# Gliptone have gone bust!



## olivarrr (Feb 1, 2012)

Stock up on Liquid Leather whilst you can  genuinely a bit gutted, they were great products.

I always used to use their Scuffmaster kits for leather dye, as the colour was matched perfectly to the car and I didn't have to faff around with pigments. Does anyone know another brand that match? Need to renovate my black leather MK1 seats.


----------



## Allspeed (Oct 7, 2016)

How can this be  They did a great match to my denim Bloooooo leather . What a shame, I would have thought it a safe ongoing line of business.


----------



## YELLOW_TT (Feb 25, 2004)

Yep read it somewhere a couple of months ago so stocked up on eBay


----------



## Pukmeister (Dec 27, 2017)

I'm also gutted as they matched my Aniseed Yellow fine nappa leather perfectly (which was a concern being a light colour).

Their Liquid Leather and Scuffmaster products took my seats from being ingrained with dirt, scuffs and scratches and looking knackered to looking like new again in an easy couple of hours of light cleaning, filling some damage, dyeing and resealing. It didn't cost me a fortune and I had full control of the process, unlike trusting someone else and paying for the privilege.

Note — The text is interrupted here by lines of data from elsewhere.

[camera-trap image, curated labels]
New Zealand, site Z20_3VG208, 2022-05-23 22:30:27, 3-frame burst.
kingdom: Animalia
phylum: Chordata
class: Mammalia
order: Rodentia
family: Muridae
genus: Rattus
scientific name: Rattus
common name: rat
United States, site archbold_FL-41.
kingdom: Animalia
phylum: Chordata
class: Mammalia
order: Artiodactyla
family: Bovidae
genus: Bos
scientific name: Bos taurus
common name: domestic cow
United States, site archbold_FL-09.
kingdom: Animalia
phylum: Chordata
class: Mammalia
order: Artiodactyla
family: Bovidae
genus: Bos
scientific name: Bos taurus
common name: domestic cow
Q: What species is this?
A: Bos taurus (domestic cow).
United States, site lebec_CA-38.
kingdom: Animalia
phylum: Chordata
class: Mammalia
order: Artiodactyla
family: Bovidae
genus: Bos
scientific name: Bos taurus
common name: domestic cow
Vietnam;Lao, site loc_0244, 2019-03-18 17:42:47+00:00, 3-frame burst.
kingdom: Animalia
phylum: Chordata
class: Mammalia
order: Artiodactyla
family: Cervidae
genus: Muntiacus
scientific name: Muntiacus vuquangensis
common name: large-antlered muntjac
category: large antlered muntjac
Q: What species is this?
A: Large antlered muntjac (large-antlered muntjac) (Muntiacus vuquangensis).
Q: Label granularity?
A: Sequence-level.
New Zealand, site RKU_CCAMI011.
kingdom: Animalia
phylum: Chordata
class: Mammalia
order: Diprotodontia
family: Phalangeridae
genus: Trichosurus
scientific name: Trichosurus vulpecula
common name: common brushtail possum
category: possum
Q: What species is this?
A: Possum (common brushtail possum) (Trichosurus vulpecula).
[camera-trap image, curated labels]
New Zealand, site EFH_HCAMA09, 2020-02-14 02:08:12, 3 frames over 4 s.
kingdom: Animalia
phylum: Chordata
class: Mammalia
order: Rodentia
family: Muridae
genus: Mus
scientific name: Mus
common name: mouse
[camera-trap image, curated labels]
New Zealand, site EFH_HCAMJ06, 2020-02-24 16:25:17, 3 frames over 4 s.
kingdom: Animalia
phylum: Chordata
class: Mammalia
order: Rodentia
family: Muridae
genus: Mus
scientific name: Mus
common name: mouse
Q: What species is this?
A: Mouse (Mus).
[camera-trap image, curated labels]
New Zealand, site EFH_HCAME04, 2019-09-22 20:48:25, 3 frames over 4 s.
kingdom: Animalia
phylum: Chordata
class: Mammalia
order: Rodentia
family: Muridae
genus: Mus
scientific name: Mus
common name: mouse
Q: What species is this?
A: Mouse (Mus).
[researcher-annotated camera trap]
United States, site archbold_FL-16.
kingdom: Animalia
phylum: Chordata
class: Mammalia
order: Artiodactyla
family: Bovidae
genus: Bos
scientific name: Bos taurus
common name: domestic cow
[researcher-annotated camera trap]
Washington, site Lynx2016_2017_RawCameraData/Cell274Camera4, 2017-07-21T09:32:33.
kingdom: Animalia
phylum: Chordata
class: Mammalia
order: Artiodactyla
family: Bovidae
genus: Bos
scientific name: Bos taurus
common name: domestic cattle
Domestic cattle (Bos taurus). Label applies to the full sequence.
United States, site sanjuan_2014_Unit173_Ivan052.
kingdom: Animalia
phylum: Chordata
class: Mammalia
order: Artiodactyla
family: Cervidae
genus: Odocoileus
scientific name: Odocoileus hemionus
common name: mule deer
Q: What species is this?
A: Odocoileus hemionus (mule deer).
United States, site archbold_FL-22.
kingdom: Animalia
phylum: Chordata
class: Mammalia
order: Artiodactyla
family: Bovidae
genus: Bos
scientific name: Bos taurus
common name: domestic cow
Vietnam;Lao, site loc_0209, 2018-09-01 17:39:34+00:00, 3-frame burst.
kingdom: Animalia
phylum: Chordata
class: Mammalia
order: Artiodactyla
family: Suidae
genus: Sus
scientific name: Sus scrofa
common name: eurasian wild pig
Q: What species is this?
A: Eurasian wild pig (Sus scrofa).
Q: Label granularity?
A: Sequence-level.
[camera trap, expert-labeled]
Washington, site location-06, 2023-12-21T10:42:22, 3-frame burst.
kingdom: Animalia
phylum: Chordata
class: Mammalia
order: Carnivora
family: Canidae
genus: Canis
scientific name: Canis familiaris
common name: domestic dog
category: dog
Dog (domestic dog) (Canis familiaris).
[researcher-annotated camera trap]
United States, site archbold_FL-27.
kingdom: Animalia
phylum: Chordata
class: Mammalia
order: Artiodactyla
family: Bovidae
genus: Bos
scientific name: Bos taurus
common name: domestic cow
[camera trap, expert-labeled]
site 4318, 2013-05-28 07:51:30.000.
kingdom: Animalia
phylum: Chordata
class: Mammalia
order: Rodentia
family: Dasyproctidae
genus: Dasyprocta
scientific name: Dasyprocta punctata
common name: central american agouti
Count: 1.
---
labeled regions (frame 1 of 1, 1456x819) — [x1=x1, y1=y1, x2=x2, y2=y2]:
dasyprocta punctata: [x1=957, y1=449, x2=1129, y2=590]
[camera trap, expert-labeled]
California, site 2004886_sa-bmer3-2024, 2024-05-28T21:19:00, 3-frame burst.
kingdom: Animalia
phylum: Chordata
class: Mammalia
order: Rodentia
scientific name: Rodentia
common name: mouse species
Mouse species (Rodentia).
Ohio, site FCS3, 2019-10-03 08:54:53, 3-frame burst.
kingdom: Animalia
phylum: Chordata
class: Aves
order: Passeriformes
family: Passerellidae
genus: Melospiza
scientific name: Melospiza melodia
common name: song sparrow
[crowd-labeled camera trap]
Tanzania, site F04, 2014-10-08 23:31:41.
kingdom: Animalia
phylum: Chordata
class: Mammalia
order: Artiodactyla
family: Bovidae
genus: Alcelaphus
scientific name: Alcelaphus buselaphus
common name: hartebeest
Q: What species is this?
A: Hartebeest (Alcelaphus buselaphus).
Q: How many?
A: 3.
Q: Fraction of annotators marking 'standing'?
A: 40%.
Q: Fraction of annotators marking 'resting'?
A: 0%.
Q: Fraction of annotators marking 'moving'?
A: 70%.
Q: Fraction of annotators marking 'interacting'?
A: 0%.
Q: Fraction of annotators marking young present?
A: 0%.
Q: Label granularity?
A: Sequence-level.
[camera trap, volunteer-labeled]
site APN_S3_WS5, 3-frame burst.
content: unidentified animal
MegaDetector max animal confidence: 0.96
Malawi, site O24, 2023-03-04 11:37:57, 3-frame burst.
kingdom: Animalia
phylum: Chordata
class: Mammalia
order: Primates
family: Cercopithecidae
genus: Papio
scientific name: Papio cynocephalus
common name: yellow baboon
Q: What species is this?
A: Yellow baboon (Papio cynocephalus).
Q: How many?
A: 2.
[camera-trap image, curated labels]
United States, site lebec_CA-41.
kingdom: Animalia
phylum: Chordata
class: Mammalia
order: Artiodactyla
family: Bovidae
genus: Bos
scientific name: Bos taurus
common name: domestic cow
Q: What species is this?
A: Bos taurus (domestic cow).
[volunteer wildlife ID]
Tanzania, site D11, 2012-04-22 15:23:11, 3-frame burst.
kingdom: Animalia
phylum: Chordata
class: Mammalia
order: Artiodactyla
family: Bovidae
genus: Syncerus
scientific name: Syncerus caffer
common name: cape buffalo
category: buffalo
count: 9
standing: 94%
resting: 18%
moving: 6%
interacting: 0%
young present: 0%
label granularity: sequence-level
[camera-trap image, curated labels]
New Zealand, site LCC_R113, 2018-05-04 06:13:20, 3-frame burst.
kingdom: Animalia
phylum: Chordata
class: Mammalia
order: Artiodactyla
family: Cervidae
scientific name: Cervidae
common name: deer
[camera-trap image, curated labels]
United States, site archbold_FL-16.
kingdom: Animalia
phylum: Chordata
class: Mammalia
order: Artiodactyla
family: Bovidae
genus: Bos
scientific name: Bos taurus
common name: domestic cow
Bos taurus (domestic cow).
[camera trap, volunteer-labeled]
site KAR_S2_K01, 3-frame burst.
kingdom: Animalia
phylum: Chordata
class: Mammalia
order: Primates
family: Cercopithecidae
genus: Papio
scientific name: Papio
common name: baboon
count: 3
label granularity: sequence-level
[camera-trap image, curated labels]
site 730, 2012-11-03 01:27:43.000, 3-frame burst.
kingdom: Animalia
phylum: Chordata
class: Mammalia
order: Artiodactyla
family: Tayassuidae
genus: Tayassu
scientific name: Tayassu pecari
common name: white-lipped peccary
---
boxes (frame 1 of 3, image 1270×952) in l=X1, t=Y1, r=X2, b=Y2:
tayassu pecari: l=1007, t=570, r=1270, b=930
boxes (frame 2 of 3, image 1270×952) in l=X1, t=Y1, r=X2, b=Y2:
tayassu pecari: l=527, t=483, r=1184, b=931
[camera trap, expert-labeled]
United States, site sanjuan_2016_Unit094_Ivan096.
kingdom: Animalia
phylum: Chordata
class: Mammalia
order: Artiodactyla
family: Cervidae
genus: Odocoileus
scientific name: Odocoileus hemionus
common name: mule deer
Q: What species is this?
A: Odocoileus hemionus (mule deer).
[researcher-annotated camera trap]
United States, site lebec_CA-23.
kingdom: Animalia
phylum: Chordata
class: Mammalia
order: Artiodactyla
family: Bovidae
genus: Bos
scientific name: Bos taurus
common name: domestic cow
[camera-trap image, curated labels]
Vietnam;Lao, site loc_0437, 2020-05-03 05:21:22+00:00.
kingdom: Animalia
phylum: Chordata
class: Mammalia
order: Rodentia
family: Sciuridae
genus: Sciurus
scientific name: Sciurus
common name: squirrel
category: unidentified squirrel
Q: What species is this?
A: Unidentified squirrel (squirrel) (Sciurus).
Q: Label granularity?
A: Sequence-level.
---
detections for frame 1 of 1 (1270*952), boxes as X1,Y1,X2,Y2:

I am a bit confused now as their website is still up and their Facebook page, so I hope they have had a change of heart about closing, or found somebody else to continue the business. Either way I will use them again and am happy to give them a positive recommendation.


----------



## olivarrr (Feb 1, 2012)

Panic over - their website says they've been bought out, so I e-mailed them and they're restocking and should have the online shop back up soon. Wooo!


----------



## YELLOW_TT (Feb 25, 2004)

olivarrr said:


> Panic over - their website says they've been bought out, so I e-mailed them and they're restocking and should have the online shop back up soon. Wooo!


Good to hear 8)


----------